• EXCERPT PROVIDED
───
Structural design of the bionic membrane sensor. a The 3D view of the major components of the device for frequency selectivity. They are glued together, and only the stretchy PTFE membranes surrounded by the trapezoidal slit can vibrate freely under the sound stimulation. b The top view of the sensor. The electrodes, made of silver deposition, are numbered from electrode #1 to #9

Results and Discussion

We first investigated the effect of sound pressure on amplitudes of vibration amplitudes of the PTFE membrane and triboelectric voltage output by LDV and oscilloscope, respectively. Figure 3 shows the relationship between the external sonic pressure and the vibration amplitude in PTFE membrane. Here, we choose the signal from the electrodes which are numbered as #2, #5, and #8. The sound pressure is provided by a speaker which could emit sinusoidal acoustic wave which was 100 mm distant from the device with a small angle at a tilt. As it can be seen in Fig. 3a, the amplitude of vibration at each electrode linearly increases with the increase of sound pressure. Also, the amplitude increase when the electrode number increased. Figure 3b shows that the relationship between the sound pressure and the amplitude of triboelectrical voltage output. The amplitude of triboelectric output also demonstrates a linear relationship with sound pressure. These results prove that the membrane acoustic sensor can detect the magnitude of acoustic wave by examining the voltage from the triboelectric nanogenerator.

Fig. 3
figure3

Experimental results in effect of the acoustic pressure on amplitudes a of the vibration and b of triboelectric voltage output. Apparently, it is a kind of linear relationship between amplitude and sound pressure

We next investigated the tuning capability of the membrane acoustic sensor with frequency selectivity. Figure 4ac shows that the frequency dependence of vibration and the triboelectric voltage output at #2, #5, and #8 electrodes, respectively. The black line represents the amplitude of vibration while the output of triboelectric voltage is plotted by red line. The result shows that each electrode has a particular frequency where the electrode has relatively large outputs. The local region, where the local resonance frequency of the PTFE matches that of the incoming sound, vibrates with large amplitude result in a peak of vibration. The peak of voltage output of electrode #8 is 104 mV, which corresponds to the local region of the PTFE membrane with the peak of vibration at 1850 Hz. Analogously, the local regions with vibration amplitudes at 200 and 1030 Hz corresponded to the peak of triboelectric voltage output of electrodes #2 and #5, respectively. Besides, the frequency dependence of vibration is qualitatively similar to the triboelectric voltage output.
───
• DATA UNDER STUDY

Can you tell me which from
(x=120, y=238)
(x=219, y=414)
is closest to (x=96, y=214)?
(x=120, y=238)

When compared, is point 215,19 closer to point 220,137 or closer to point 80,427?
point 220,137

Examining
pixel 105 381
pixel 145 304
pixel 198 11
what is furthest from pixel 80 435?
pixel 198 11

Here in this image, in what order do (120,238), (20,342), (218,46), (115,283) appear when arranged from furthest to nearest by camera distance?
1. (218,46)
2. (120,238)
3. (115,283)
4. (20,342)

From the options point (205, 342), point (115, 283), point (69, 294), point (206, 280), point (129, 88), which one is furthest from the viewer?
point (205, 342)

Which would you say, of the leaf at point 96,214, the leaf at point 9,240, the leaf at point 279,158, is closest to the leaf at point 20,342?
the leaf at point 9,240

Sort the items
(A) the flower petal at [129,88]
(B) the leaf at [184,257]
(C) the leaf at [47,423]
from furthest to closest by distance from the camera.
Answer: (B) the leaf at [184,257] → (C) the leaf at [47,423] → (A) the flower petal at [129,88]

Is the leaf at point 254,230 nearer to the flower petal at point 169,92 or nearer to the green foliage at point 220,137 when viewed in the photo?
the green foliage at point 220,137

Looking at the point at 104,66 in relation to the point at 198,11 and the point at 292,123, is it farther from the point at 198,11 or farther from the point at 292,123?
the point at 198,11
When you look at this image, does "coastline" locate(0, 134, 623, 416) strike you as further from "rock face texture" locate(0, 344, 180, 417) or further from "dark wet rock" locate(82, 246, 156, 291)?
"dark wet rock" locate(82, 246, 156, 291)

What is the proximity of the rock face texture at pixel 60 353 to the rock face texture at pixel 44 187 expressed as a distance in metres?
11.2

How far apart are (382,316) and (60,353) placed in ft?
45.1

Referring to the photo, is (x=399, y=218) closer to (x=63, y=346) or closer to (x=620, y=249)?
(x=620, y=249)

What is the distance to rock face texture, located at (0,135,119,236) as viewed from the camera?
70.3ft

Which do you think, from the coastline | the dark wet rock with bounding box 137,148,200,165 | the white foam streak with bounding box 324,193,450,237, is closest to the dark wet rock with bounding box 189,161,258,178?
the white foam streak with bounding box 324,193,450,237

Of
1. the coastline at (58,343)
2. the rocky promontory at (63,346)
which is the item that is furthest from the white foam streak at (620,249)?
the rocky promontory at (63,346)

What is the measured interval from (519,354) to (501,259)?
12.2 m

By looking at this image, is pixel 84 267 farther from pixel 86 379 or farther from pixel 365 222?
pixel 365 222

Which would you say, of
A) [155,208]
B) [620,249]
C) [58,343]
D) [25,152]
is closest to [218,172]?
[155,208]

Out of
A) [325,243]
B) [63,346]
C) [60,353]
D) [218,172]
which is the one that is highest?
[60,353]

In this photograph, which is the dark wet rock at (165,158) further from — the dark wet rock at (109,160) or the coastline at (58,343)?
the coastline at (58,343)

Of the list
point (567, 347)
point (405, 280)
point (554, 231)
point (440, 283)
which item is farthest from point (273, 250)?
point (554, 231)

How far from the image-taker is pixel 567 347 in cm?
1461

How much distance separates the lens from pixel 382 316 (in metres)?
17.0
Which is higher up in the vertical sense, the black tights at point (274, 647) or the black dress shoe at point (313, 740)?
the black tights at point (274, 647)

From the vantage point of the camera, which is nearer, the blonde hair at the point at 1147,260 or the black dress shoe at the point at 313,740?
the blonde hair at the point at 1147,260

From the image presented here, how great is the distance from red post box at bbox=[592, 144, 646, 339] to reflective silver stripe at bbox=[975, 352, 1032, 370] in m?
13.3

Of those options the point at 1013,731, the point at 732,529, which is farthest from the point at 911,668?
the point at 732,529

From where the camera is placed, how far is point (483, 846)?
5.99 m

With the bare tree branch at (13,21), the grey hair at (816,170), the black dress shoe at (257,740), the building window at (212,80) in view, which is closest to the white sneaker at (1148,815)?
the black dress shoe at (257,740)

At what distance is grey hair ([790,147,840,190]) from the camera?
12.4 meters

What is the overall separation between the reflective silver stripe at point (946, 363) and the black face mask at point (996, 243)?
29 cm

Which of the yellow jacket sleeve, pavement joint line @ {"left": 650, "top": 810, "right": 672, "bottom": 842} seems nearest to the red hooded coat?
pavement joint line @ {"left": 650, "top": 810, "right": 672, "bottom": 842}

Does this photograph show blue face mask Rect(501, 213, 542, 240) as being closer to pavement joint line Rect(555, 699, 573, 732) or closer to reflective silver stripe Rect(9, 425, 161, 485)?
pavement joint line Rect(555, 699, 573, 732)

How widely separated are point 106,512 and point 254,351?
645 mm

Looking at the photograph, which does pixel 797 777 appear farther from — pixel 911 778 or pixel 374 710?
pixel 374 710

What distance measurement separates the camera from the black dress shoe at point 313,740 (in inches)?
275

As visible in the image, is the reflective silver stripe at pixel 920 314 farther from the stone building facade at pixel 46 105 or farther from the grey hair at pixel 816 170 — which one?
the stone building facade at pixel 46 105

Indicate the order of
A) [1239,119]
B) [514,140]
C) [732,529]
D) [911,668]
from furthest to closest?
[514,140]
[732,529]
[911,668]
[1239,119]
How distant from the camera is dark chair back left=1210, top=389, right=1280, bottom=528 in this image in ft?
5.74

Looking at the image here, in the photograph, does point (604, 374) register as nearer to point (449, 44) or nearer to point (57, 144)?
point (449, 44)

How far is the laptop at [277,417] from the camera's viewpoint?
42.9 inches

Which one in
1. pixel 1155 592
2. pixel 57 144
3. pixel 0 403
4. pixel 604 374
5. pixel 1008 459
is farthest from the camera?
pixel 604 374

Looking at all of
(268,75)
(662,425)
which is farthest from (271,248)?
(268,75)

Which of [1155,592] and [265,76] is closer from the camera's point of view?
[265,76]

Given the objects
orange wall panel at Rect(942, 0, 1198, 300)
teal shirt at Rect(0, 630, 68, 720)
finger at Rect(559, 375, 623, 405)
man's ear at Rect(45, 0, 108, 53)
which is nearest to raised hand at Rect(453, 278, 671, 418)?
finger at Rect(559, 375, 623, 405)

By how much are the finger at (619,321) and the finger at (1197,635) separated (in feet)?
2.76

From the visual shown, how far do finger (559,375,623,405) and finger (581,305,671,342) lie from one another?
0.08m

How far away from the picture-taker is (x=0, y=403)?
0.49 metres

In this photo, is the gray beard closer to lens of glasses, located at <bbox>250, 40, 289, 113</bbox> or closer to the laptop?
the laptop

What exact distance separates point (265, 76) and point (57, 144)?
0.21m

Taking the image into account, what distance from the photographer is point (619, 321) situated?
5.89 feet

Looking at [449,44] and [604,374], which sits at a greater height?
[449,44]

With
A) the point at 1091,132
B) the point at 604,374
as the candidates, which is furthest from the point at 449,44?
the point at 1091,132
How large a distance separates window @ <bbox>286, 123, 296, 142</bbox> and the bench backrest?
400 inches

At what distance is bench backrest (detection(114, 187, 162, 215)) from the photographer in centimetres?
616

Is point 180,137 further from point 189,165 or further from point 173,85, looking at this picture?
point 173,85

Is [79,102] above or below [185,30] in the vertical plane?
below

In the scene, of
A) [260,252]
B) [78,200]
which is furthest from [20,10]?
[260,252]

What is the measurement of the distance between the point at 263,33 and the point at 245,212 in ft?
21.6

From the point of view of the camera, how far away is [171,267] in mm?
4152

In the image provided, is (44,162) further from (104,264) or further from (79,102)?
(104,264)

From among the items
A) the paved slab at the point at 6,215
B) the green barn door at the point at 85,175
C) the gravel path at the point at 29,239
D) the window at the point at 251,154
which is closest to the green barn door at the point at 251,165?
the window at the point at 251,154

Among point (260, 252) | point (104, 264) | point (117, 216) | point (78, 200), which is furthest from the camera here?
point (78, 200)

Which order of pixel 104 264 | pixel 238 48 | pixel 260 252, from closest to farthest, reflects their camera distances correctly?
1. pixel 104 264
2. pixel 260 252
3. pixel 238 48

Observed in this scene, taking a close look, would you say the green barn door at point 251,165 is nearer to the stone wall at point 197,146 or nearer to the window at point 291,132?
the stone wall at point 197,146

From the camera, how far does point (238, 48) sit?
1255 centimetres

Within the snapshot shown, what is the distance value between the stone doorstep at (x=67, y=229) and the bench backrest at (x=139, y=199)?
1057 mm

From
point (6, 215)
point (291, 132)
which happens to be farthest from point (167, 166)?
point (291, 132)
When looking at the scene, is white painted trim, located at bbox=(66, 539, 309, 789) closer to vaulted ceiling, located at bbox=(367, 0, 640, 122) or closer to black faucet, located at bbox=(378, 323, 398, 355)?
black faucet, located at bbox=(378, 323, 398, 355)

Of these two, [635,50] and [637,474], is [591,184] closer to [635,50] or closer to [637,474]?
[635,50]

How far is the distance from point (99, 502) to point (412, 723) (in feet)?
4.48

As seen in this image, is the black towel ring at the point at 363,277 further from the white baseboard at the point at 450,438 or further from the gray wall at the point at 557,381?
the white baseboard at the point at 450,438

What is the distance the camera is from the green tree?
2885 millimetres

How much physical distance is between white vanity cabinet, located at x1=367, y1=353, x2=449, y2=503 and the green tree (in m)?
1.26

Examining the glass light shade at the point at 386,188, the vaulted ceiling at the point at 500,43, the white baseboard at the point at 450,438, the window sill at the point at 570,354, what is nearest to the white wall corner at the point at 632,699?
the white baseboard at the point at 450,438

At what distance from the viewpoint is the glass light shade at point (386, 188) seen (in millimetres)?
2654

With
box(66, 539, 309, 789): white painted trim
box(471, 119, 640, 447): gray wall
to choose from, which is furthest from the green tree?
───
• EXERCISE
Answer from the excerpt on the bionic membrane sensor:
1. What are the electrodes made of?
2. How far from the device was the speaker that supplied the sound pressure?
3. What is the peak voltage output of electrode #8, and at what frequency does the matching vibration peak occur?

• REPLY TO THE EXERCISE
1. Silver deposition.
2. 100 mm.
3. 104 mV, at 1850 Hz.